> [Kutipan]
__________________________________________________

Setelah jam saku itu kembali dipegang olehnya, ia letakkan dekat dengan telinga. Kemudian ia hanya menyentuh crown jam tersebut, lalu berkata sekenanya, bahwa tidak ada masalah pada jam ini, baik-baik saja.
"Benarkah? Gara-gara jam ini, gara-gara jarum jam yang berkhianat ini, saya kehilangan seorang klien, saya kehilangan seorang calon istri yang baik!" Meluap sudah marahku. Ia tak seketika menjawab, hanya bergumaman, tak jelas, seperti menyebut sesuatu atau sepotong kata tertentu: antara kata buntung atau untung, samar kabur.
Darahku tersirap naik, seketika kurenggut paksa savonette dari tangannya. Si tua itu seperti mencoba menahan, wajah kami begitu dekat. Aku tertegun, matanya seperti kosong tanpa cahaya. Sempat terlintas di dalam pikiranku, apakah ia buta."Sabar Nak, coba lihat sekali lagi jarum jamnya." Nadanya kini lebih lembut, dan jam itu terlepas, seketika berpindah ke tanganku.  Masih terbawa ngungun, kupandangi savonette itu, tak percaya, sungguh aku tak percaya, ketiga jarum jam itu seiring sejalan, tak satu pun bersimpangan.
                          b.4 Nilai Budaya:
·         Orang tua pasti akan selalu melindungi anaknya walaupun sudah meninggal.
Bukti Tekstual:
Masih terbawa ngungun, kupandangi savonette itu, tak percaya, sungguh aku tak percaya, ketiga jarum jam itu seiring sejalan, tak satu pun bersimpangan.
Setibanya di rumah, dengan sepenuh rasa lelah, kunyalakan televisi. Pada setiap channel terdengar breaking news bahwa ada kereta petang tadi terguling setelah bertabrakan dengan kereta lainnya. Mobil-mobil ambulans berlintasan, suara sirinenya ramai berselingan dengan suara reporter yang melaporkan pandangan mata. Sementara wajah-wajah orang panik memenuhi layar kaca bergantian. Masih tak percaya, kubuka Twitter, berduyun tak putus me-retweet tragedi itu. Wajah Ibu, wajah si tua itu, menggenangi seluruh diriku.

__________________________________________________

> [Data yang Diberikan]

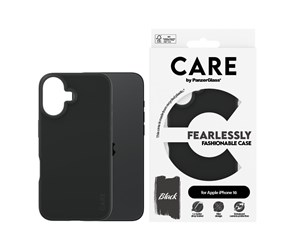 Mobil - Deksel og etui - CARE by PanzerGlass Case Fashion Black iPhone 16 - PANZER1393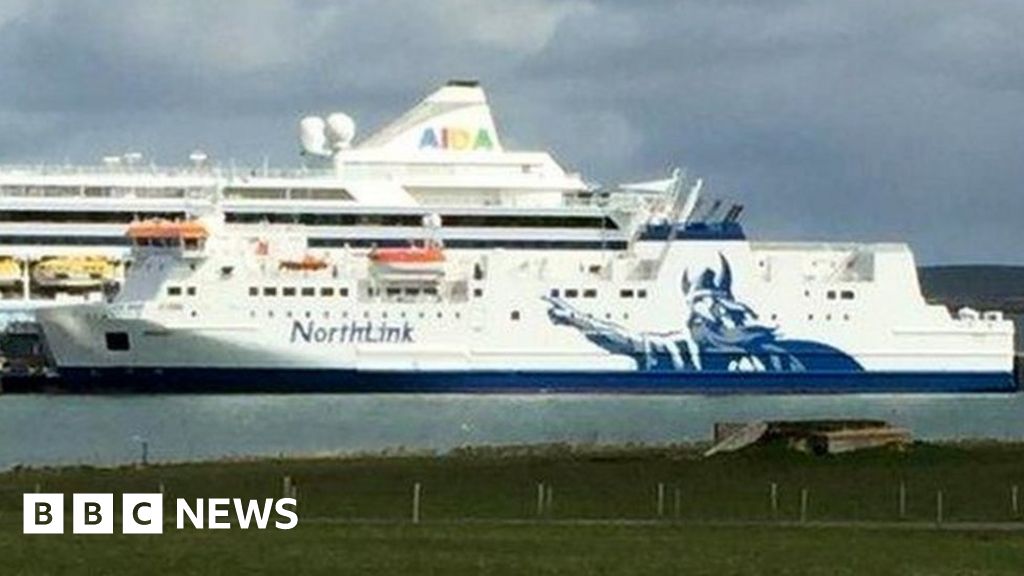 NorthLink ferry forced to divert by fouled propeller and bad weather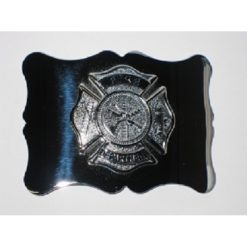 Chrome Fire Department Belt Buckle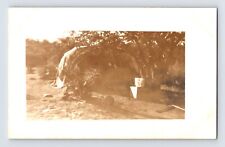 Postcard RPPC Native American Indian Wigwam Home 1910s Unposted AZO picture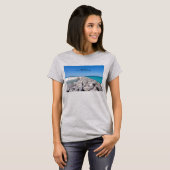 Midden van Shell Island Jetty T-shirt (Voorkant volledig)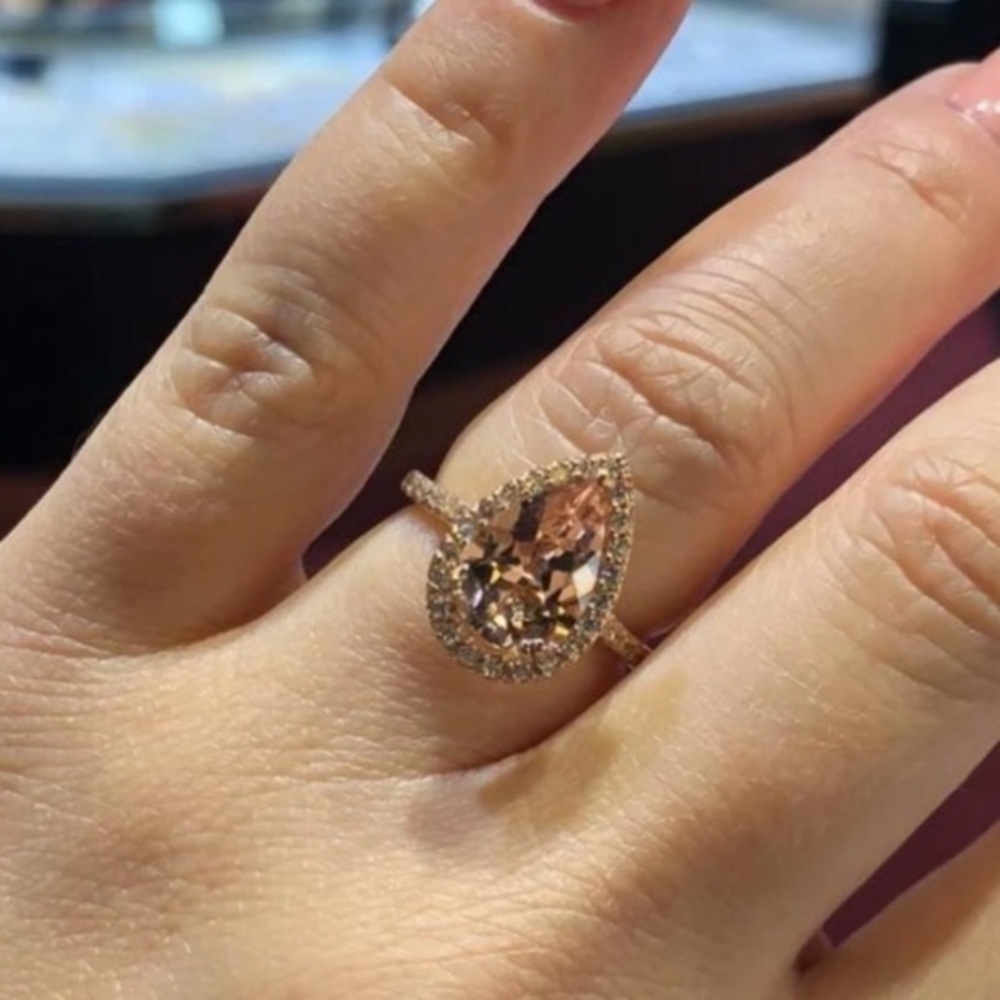 Pear shaped ring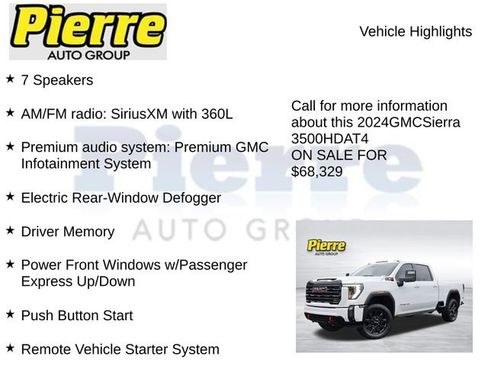 Used 2024 GMC Sierra 3500 AT4 w/ AT4 Preferred Package image 15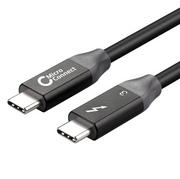 Kable - Lindy 41557 Thunderbolt 3 kabel, 2 m, czarny 41557 - miniaturka - grafika 1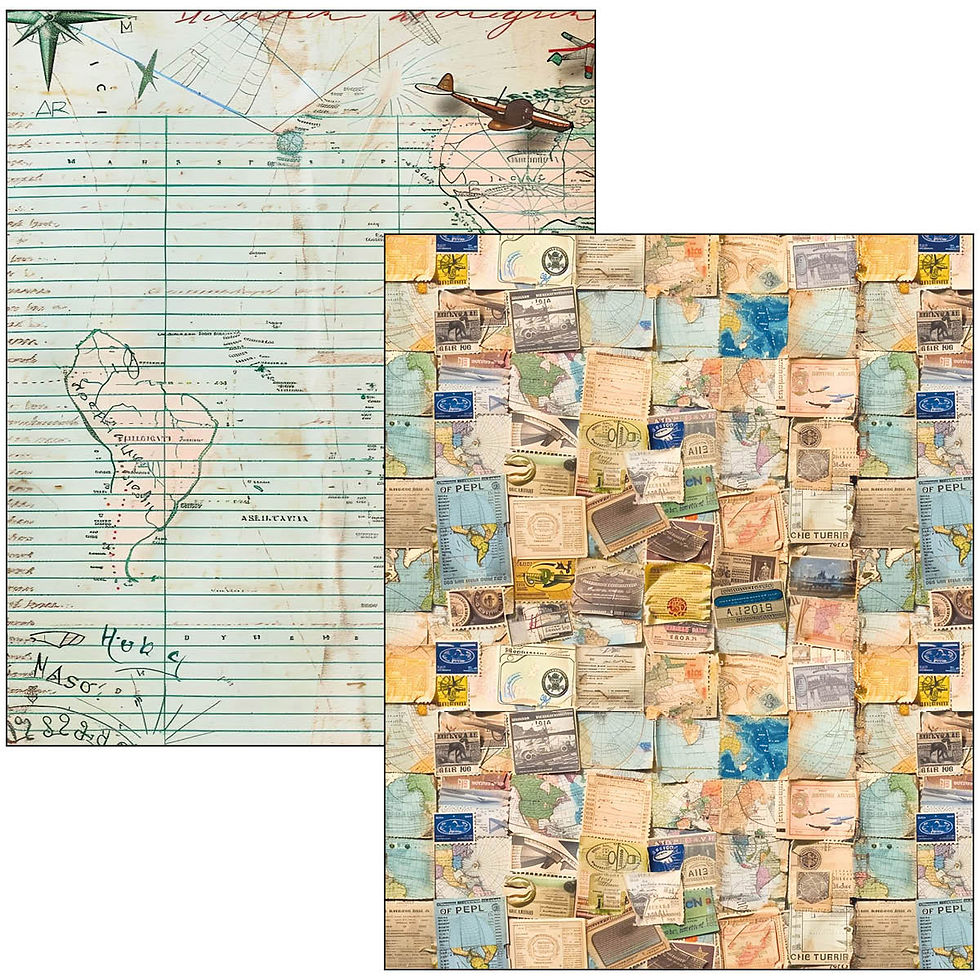 Miniature : Livre Mixed Media - Journey Ahead - A4 Maxi - Ciao Bella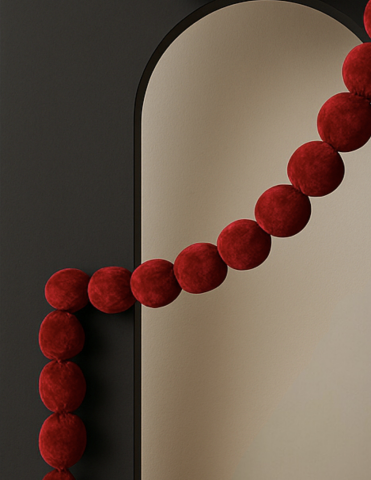 2 mt  7 cm kadife top dekor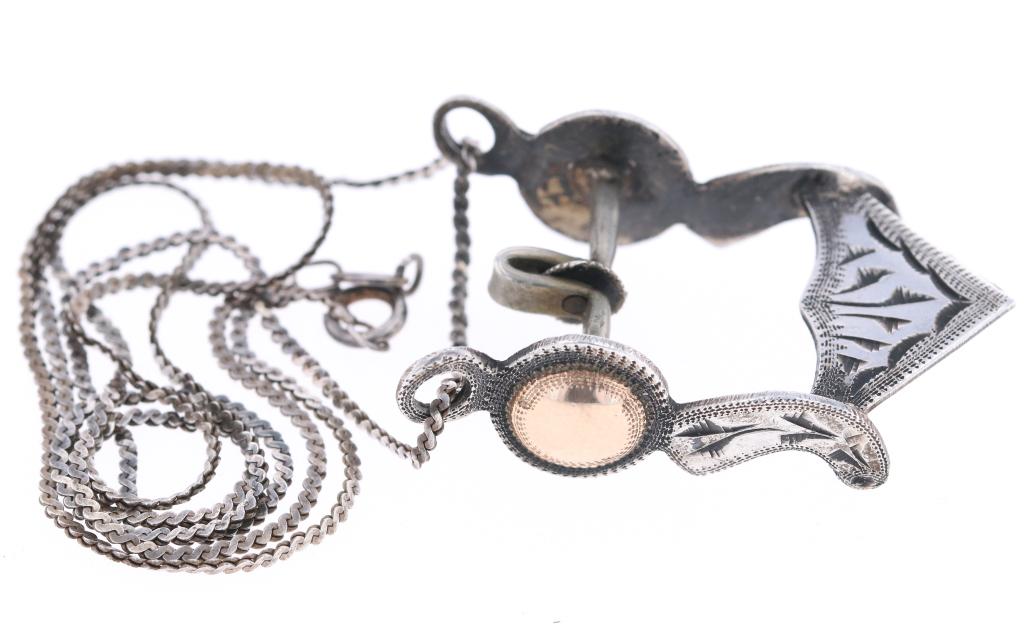 Sterling Silver High Port Bridle Bit Necklace (1 of 9)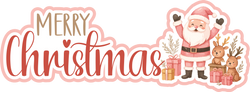 Merry Christmas - Scrapbook Page Title Die Cut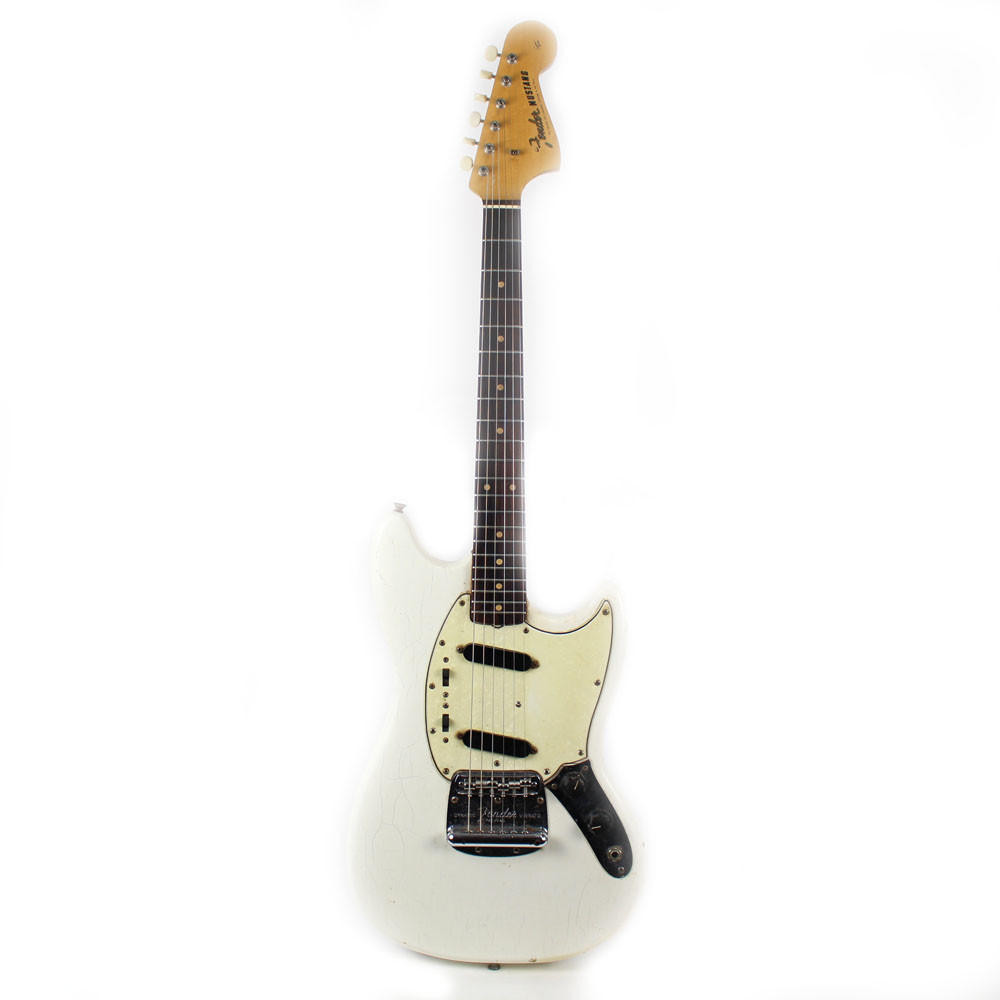 Vintage 1965 Fender Mustang Electric Guitar White | Cream City Music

__________________________________________________

> [Soal tentang Materi]
1. Jawab pertanyaan berikut berdasarkan kutipan tentang jam saku.
(a) Di dekat bagian tubuh apa si tua meletakkan jam saku setelah jam itu kembali dipegangnya?
(b) Menurut penutur, siapa saja yang hilang darinya gara-gara jam itu?
(c) Berita apa yang terdengar di setiap channel televisi?
2. Salin tanpa perubahan bagian kutipan tentang jam saku, dimulai dari "Setibanya di rumah, dengan" dan berakhir pada "menggenangi seluruh diriku.".
3. Teruskan kutipan tentang jam saku dengan menulis bagian berikutnya setelah kalimat terakhirnya.
Catatan tersebut merupakan bahan yang terpisah dari kutipan.

> [Jawaban Tugas]
1.
(a) Di dekat telinga.
(b) Seorang klien dan seorang calon istri yang baik.
(c) Kereta petang tadi terguling setelah bertabrakan dengan kereta lainnya.

2.
Setibanya di rumah, dengan sepenuh rasa lelah, kunyalakan televisi. Pada setiap channel terdengar breaking news bahwa ada kereta petang tadi terguling setelah bertabrakan dengan kereta lainnya. Mobil-mobil ambulans berlintasan, suara sirinenya ramai berselingan dengan suara reporter yang melaporkan pandangan mata. Sementara wajah-wajah orang panik memenuhi layar kaca bergantian. Masih tak percaya, kubuka Twitter, berduyun tak putus me-retweet tragedi itu. Wajah Ibu, wajah si tua itu, menggenangi seluruh diriku.

3.
·         Orang tua pasti memberikan barang peninggalan saat ia sudah meninggal yang  bertujuan untuk melindungi kita
Bukti Tekstual:
Sebagaimana kebanyakan cerita tentang benda antik, tak sengaja aku temukan jam saku tua savonette, pada selipan baju Ibu di lemari kayu. Warnanya kusam dan muram, sepuhan emasnya pupus terhapus waktu. Ketika penutupnya kubuka, engselnya hendak lepas. Percuma menyipitkan mata berkali, tak tersisa lagi merk atau lambang pembuatnya. Hanya seuntai rantai terjuntai, seakan jam itu sempat direnggut paksa dari pemiliknya.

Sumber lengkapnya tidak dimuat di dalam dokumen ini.